TL;DR

Lead Software Engineer (Quality & AI): Defining and implementing the quality strategy for Salesforce products with an accent on integrating cutting-edge AI technologies and ensuring the highest quality standards for enterprise applications. Focus on leveraging AI/ML to drive acceleration and accuracy in testing, evaluating LLM performance, and providing technical leadership to improve engineering excellence.

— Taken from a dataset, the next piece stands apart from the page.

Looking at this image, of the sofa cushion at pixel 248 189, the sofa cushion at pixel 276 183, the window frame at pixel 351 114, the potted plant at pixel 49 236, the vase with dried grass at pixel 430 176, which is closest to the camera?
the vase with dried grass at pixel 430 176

Location: Requires onsite presence in San Francisco, California office.

Company

Salesforce is a leading cloud-based software company specializing in customer relationship management (CRM) products.

What you will do

  • Drive innovation and adoption of AI/ML solutions in existing quality workflows, influencing engineering decisions.
  • Stay updated on AI/ML developments, focusing on their practical application and relevance to Salesforce.
  • Provide technical leadership for R&D, focusing on quality validation techniques and improving throughput.
  • Collaborate with data scientists and ML engineers to improve LLM performance based on quality testing.
  • Assess and optimize Large Language Models (LLMs) for quality, accuracy, relevance, and safety across various use cases.
  • Define and implement robust quality strategies for SaaS products with strong AI/ML and LLM integrations.

Requirements

  • 10+ years of experience in software development engineer in test or quality engineering.
  • Proficiency in Java programming languages with hands-on experience in testing frameworks.
  • Strong understanding of AI/ML principles, including model performance optimization, fine-tuning of Small Language Models, and model distillation.
  • Hands-on experience evaluating Large Language Models (LLMs) and familiarity with GPT-like models.
  • Ability to deliver practical solutions for an active user base, ensuring follow-up enhancements.
  • Excellent written and verbal communication skills and a related technical degree.

Nice to have

  • Prior experience in a Data Science, ML Science, or ML Engineering team.
  • Experience with ethical AI practices, evaluating models for interpretability, fairness, and bias.
  • Strong understanding of public cloud infrastructure (AWS/Azure/GCP) and Salesforce certification.

Culture & Benefits

  • Opportunity to drive innovation and positively influence engineering decision-making.
  • Focus on continuous engineering excellence and high business impact.
  • Mentorship opportunities, acting as a resource for engineers advancing to the next level.
  • Collaboration across industries and technology landscapes (CRM, Modern Data Stack, Analytics & BI, AI).
  • Work in a consultative fashion to improve communication, teamwork, and alignment across teams.